### Provided text ###

On behalf of the committee, I would like to thank all those who have made submissions, and sent representatives here, for their cooperation in this inquiry. Having said all that and taken a breath, I would now like to welcome Dr David Zendle and Dr Paul Cairns via videoconference. Information on parliamentary privilege and protection of witnesses has been provided to you. The committee has your submission, gentlemen, and I invite you to give a brief opening statement, at which point we will then ask some questions.

Dr Zendle : I will read our joint opening statement. As experts in the effects of playing video games, we welcome the opportunity to provide evidence to the committee regarding the potential for harm present in loot boxes. In our work we have looked at relationships between people spending on loot boxes and whether they have problems with gambling. We've found that loot boxes are linked to problem gambling. The worse that people's problem gambling is, the more they spend on loot boxes. We have demonstrated and replicated this relationship in studies with over 8½ thousand participants. The link between problem gambling and loot box spending is neither small nor trivial. Our research has shown that this relationship is comparable in size to links between problem gambling and important factors like alcohol dependence, drug abuse and depression.

Our professional opinion is that this relationship indicates one of two things. Loot boxes may well be acting as a gateway to problem gambling amongst gamers; hence the more gamers spend on loot boxes, the more severe their problem gambling becomes. Alternatively, it may be the case that individuals who are already problem gamblers instead tend to spend more on loot boxes. There are good reasons why that might be the case. Loot boxes share key similarities with other kinds of gambling. Since problem gambling is characterised by uncontrollable and disordered spending on gambling activities, this lack of control and excess in spending may apply to loot boxes too. Hence the more severe a gamer's problem gambling, the more they spend on loot boxes. It may even be the case that both things are true. Engaging in loot boxes leads to problem gambling amongst gamers and this problem gambling, in turn, leads to more and more spending on loot boxes, trapping gamers in a vicious cycle of gambling-related harm and disordered spending.

It's therefore our opinion that loot boxes should be regulated. Our research suggests that loot boxes either literally cause problem gambling or, alternatively, allow games companies to exploit serious gambling problems amongst their customers for massive monetary gain. It is important to remember that loot boxes are projected to generate as much as $US30 billion in revenue this year alone. The nature of regulation and how it should be applied in different regions and even for different games obviously varies in respect to existing laws and regulations that surround gambling. We feel that it's not necessary to consider loot boxes to be gambling to view them as potentially harmful. That is our opening statement.

CHAIR: Thank you, gentlemen, for that. I will start with an observation that has been made by Dr Daniel King and Professor Delfabbro who have described loot boxes as predatory monetisation schemes. Would you agree with this characterisation?

Dr Cairns : The problem is that loot boxes are many different things. In some games they are just simply a way to buy something fancy in the game that makes you look nice and in other cases they are heavily monetised with a huge range of prices. It all can be very different from just buying something nice inside a game and that's the problem. To say there's one type of loot box, I think, is difficult. To say that there are loot boxes like thatI think I would feel comfortable with that, actually.

### Extracted data ###

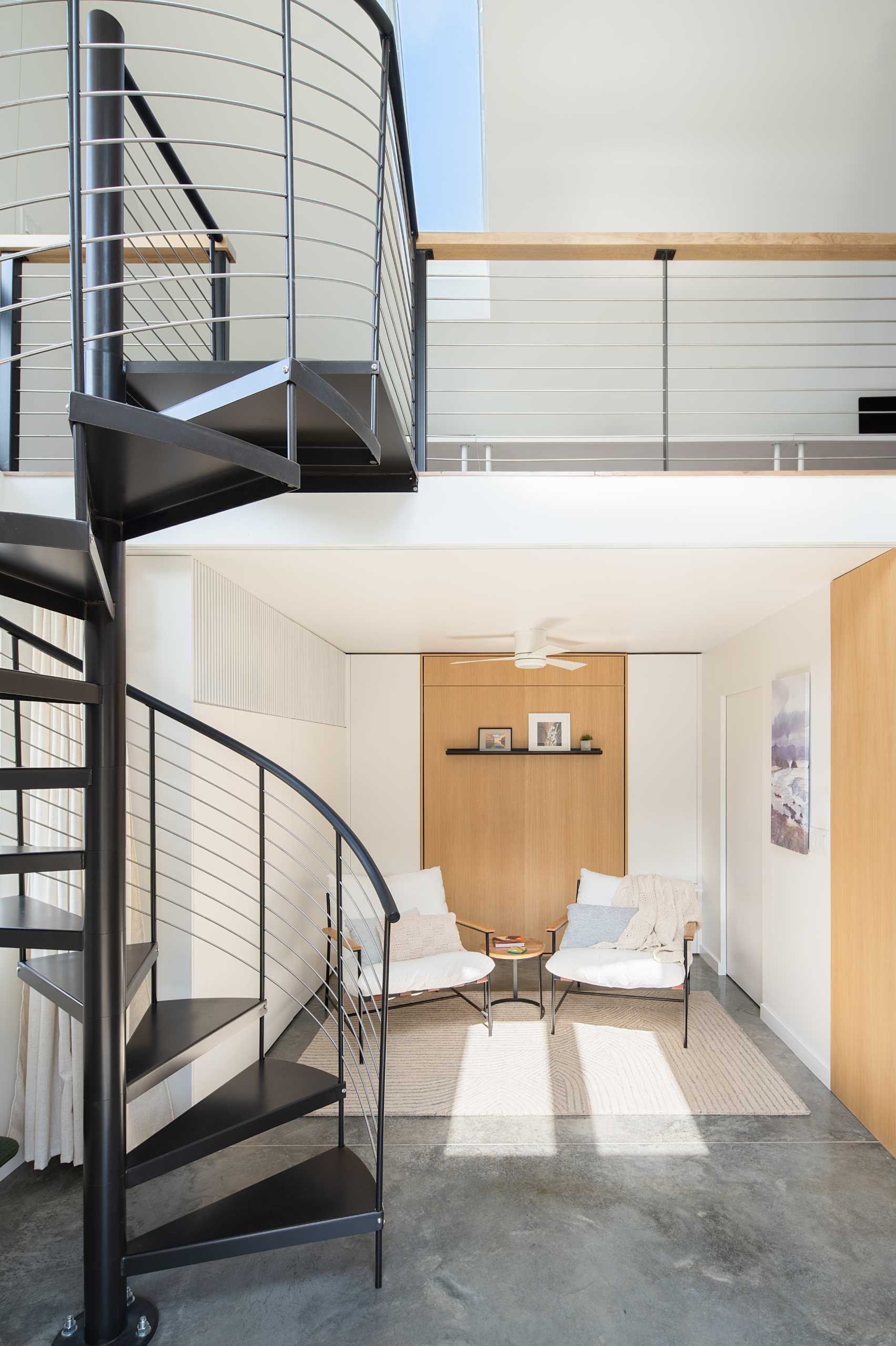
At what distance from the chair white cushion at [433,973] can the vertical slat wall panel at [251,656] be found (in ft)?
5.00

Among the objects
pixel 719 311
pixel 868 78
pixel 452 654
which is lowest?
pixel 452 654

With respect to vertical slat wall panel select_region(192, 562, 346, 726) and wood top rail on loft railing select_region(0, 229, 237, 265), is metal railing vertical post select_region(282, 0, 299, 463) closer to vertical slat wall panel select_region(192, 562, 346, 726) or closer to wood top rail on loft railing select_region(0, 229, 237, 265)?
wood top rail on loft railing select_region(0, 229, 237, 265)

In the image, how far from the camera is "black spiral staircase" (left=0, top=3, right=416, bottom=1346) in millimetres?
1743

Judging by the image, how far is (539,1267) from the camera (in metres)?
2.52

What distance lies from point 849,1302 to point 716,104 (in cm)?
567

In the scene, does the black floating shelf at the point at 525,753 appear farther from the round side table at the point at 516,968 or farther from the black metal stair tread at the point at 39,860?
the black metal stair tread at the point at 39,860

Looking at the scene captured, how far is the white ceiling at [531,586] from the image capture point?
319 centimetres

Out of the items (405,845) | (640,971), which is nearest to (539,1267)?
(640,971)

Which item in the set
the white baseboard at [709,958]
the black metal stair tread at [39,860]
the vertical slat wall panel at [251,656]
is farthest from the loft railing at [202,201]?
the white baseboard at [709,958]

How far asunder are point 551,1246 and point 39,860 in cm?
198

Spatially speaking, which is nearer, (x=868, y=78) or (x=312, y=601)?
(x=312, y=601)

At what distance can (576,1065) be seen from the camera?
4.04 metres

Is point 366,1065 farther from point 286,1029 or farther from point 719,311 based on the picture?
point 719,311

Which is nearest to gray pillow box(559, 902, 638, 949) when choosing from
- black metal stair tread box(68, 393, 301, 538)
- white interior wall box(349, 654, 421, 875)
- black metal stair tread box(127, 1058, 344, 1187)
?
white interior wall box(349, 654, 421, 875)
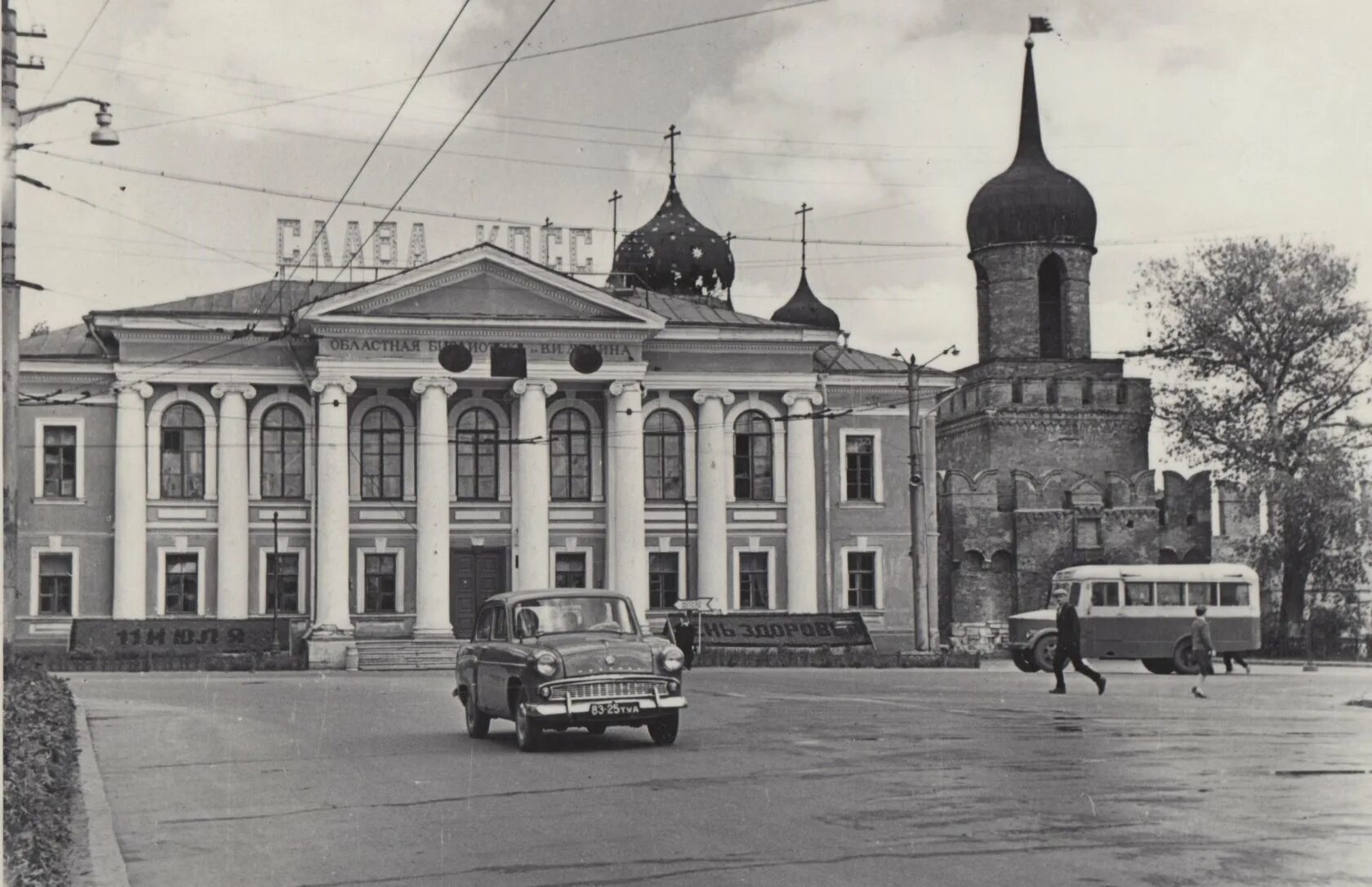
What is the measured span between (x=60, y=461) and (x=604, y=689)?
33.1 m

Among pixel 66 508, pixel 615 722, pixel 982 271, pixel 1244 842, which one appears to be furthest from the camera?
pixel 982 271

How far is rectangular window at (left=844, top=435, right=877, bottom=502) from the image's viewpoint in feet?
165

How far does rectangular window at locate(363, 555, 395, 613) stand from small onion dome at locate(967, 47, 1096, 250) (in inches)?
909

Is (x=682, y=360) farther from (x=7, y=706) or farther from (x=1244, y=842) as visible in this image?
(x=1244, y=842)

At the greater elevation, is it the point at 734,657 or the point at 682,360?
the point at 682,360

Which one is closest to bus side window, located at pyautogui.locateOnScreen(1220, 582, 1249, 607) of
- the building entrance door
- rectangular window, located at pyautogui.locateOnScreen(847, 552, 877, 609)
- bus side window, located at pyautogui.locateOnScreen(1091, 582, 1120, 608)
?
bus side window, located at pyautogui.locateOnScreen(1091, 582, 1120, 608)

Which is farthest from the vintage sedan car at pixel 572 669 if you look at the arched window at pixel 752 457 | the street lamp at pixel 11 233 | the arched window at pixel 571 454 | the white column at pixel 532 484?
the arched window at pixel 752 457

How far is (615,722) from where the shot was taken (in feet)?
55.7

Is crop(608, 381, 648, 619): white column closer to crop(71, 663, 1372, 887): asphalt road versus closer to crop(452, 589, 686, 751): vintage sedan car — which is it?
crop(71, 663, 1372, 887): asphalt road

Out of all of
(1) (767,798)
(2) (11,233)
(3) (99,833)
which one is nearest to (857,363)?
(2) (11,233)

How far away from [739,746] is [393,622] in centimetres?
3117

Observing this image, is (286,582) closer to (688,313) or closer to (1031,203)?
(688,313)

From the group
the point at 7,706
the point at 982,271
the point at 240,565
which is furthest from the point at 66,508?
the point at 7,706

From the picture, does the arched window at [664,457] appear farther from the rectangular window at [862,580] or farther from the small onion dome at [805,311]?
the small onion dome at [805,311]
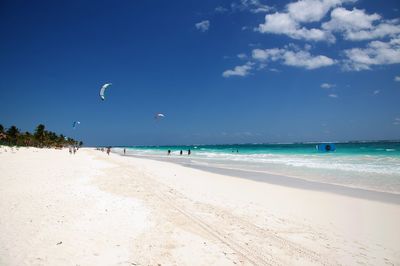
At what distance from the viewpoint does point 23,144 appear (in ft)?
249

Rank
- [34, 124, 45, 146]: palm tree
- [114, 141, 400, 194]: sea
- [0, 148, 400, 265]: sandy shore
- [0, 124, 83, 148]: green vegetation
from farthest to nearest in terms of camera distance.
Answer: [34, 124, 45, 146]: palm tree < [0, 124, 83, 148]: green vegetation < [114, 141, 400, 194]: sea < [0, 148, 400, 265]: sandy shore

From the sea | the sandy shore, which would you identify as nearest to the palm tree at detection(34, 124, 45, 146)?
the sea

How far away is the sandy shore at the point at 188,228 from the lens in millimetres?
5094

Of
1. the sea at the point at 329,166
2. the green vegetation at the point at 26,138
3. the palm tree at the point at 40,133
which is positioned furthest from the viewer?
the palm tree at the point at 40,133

###
### Extracted data ###

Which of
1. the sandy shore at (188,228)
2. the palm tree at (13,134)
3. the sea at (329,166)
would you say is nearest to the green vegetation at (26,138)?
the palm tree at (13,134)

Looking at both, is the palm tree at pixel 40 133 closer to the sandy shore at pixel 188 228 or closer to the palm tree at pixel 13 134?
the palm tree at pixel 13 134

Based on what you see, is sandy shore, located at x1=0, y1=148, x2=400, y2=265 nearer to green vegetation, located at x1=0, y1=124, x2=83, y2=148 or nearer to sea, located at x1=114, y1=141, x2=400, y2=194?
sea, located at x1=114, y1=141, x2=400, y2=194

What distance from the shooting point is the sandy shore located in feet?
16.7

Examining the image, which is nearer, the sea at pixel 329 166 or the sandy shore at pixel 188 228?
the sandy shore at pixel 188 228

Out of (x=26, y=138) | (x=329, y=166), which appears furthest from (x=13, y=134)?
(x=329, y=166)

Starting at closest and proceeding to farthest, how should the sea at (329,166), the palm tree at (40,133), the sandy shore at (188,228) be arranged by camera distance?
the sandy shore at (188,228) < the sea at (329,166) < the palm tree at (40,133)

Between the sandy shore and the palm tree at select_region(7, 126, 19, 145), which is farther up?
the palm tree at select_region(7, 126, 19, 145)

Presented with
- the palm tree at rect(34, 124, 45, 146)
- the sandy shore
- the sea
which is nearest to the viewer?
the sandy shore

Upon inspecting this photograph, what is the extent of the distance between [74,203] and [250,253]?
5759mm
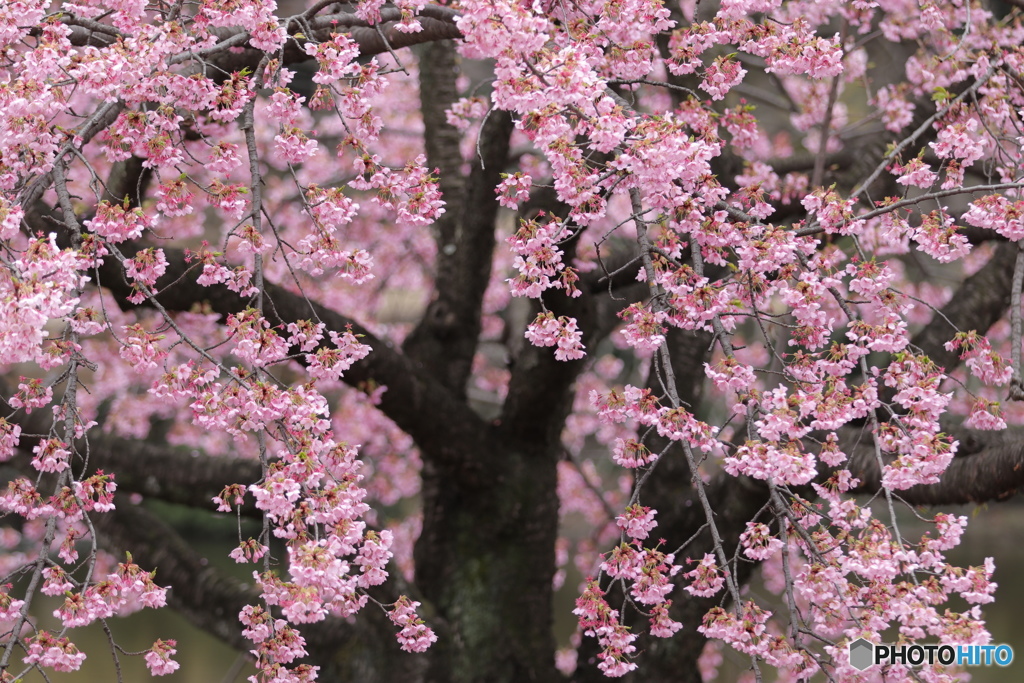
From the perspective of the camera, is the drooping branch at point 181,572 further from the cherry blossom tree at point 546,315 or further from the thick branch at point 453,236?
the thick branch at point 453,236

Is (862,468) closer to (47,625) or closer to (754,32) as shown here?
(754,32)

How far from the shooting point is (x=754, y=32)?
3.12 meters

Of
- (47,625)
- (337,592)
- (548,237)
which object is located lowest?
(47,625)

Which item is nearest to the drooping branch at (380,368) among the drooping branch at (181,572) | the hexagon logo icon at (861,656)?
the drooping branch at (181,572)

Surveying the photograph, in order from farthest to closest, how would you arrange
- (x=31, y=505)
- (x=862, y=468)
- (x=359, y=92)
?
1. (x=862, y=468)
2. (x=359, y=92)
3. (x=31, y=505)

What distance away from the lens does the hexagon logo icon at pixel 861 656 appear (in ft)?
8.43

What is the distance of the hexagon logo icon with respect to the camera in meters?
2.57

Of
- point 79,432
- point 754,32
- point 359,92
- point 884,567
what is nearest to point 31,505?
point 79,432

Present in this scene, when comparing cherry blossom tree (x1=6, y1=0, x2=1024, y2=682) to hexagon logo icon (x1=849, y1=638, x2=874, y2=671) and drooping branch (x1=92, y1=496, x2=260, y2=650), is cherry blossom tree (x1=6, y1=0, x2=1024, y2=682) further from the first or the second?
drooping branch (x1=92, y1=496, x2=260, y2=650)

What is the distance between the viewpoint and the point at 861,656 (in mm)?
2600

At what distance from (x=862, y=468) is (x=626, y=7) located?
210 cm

###
### Extracted data ###

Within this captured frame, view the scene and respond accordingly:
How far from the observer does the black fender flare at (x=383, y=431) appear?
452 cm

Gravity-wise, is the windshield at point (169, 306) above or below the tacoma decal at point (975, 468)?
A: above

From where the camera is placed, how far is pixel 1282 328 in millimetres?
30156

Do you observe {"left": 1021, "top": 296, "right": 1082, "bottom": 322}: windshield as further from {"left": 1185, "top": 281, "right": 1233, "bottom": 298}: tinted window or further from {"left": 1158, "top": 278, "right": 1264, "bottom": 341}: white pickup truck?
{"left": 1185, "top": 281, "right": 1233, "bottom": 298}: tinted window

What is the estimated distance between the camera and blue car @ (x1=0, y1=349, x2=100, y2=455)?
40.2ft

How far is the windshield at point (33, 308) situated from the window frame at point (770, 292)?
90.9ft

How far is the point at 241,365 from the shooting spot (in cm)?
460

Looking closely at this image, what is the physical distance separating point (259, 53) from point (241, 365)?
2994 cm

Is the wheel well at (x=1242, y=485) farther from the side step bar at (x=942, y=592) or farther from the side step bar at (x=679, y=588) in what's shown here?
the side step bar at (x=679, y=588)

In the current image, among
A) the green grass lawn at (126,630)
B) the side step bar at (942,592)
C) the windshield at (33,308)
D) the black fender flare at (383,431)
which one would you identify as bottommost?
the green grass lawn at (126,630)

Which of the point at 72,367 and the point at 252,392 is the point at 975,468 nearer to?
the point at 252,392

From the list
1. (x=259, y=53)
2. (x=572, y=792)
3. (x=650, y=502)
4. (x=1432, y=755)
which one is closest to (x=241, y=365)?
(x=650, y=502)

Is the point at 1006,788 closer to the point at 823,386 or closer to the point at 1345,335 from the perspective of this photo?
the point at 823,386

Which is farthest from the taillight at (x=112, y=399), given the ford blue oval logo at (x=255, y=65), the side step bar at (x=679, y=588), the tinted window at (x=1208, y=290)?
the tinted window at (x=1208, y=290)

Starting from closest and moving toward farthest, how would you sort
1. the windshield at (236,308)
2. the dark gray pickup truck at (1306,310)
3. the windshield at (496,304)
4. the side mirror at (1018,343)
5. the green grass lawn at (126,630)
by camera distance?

###

■ What this task involves:
Reproduce the passage of the loot box testimony from "It's therefore our" up to and including "our opening statement.". The listing comes from a separate source and has no connection to the testimony.

■ Response:
It's therefore our opinion that loot boxes should be regulated. Our research suggests that loot boxes either literally cause problem gambling or, alternatively, allow games companies to exploit serious gambling problems amongst their customers for massive monetary gain. It is important to remember that loot boxes are projected to generate as much as $US30 billion in revenue this year alone. The nature of regulation and how it should be applied in different regions and even for different games obviously varies in respect to existing laws and regulations that surround gambling. We feel that it's not necessary to consider loot boxes to be gambling to view them as potentially harmful. That is our opening statement.